Illustration of the network reduction for regular networks (left) and star-shaped networks (right). In each panel the left part is the original network and the right part is the reduced network.

Figure 6

Illustration of the critical parameter $q_{*}\left(r\right)$ separating the bell-shaped and the $\mathsf{U}$-shaped domain. The red curve is the approximate behavior. For illustration, we display the positions of the two examples considered in this section (regular network of degree 3 for $N=10$ and 100 agents).

Figure 7

Comparison between the discrete USM (left column) and the SHMF approximation limit of it (right column). For these simulations, the parameters are $h=0.5, \lambda =0.1, V=2, L=2, T={10}^4$, and $q=0.001$ and the number of agents is 10 in the top row and 100 in the bottom row. The regular graph is of degree $k=3$. At the beginning of the simulation, all agents share the convention to use the variant $v=1$.

Figure 8

Comparison between the stationary distribution of the discrete USM on a regular network with the distribution predicted by the SHMF approximation.
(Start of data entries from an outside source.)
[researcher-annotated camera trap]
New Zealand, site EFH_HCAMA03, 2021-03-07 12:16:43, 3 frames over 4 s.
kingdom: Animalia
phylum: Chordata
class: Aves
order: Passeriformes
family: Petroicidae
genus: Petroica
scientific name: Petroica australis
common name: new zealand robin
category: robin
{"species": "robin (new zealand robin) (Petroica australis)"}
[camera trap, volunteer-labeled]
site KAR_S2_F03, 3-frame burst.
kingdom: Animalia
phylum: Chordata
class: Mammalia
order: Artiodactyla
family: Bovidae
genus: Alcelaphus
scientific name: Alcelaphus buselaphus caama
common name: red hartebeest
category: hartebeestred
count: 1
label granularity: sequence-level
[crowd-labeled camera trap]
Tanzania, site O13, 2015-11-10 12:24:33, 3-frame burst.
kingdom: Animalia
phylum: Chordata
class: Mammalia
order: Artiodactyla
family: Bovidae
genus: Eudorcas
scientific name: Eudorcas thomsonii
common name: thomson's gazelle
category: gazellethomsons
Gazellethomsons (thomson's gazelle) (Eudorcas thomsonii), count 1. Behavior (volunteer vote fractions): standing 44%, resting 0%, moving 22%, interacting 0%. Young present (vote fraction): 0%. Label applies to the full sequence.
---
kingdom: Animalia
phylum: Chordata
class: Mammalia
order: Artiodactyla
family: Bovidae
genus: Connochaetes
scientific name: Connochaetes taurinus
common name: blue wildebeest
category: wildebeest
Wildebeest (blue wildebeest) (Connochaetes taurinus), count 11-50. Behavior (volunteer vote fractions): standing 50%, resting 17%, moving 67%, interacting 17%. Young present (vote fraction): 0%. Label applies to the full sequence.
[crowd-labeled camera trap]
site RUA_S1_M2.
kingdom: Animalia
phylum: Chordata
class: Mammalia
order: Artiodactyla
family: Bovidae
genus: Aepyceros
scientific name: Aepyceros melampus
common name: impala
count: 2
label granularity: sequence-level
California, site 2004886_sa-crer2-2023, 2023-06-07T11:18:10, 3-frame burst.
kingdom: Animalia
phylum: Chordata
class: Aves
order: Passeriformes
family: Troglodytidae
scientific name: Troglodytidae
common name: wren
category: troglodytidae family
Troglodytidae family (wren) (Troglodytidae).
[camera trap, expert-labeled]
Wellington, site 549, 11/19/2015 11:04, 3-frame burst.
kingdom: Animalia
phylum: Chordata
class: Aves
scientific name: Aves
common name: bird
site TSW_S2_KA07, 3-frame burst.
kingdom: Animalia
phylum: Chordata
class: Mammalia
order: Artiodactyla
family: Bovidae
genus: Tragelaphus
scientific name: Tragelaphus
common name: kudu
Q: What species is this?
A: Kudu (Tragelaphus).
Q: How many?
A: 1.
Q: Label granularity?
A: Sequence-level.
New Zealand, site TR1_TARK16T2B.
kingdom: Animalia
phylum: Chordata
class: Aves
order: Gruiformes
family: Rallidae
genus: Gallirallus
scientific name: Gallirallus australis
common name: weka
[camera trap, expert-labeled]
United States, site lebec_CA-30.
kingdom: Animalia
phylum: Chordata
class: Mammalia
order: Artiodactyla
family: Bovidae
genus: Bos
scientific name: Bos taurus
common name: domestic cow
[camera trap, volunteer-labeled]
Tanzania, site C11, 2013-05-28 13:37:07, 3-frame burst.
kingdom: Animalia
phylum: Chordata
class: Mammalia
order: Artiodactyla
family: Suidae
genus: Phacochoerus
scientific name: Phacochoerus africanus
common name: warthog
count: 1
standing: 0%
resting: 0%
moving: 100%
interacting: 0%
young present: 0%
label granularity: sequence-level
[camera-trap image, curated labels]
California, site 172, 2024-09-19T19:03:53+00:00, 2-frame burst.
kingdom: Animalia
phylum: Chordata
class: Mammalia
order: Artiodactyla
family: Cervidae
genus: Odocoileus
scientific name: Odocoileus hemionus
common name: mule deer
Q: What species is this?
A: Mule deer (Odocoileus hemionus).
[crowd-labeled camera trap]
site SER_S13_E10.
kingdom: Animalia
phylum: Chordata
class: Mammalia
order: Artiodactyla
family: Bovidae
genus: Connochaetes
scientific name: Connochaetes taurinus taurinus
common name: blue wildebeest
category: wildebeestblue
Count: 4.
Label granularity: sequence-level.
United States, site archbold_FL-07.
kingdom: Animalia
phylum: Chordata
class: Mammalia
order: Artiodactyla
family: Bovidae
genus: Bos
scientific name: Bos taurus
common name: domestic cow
Shown on the left is the stationary distribution for 10 agents. On the right is the stationary distribution for 100 agents.

Figure 9

Comparison of time series of the discrete USM and of the SHMF approximation limit of it for the star-shaped network. For these simulations, the parameters are $\lambda =0.1, V=2, L=2, T={10}^4$, and $q=0.001$. The top part of each graph displays the behavior of the degree $k=1$ nodes and the bottom part of each graph displays the behavior of the central node. The value of $N$ is (a)–(d) 10 and (e)–(h) 100. The first and third columns display the results of the USM and the second and fourth columns display the results of the SHMF approximation. In the first two columns $h=0.9$ and in the last two columns $h=0.1$. At the beginning of the simulation, all agents share the convention to use the variant $v=1$.

Figure 10

Comparison between the discrete USM and its SHMF approximation limit for the star-shaped network. For these simulations, the parameters are $\lambda =0.1, V=2, L=2, T=4\times {10}^3$, and $q=0.001$. The top part of each graph displays the distribution of the degree $k=1$ nodes and the bottom part of each graph displays the distribution of the central node. In the top row the value of $N$ is 10 and in the second row the value of $N$ is 100. The first and third columns display the results of the USM and the second and fourth columns display the results of the SHMF approximation. In the first two columns $h=0.9$ and in the last two columns $h=0.1$. The red line is the solution of the mean field approximation. It helps to see how the star-shaped network differs from the regular network case. The first two columns and the last two columns have to be compared.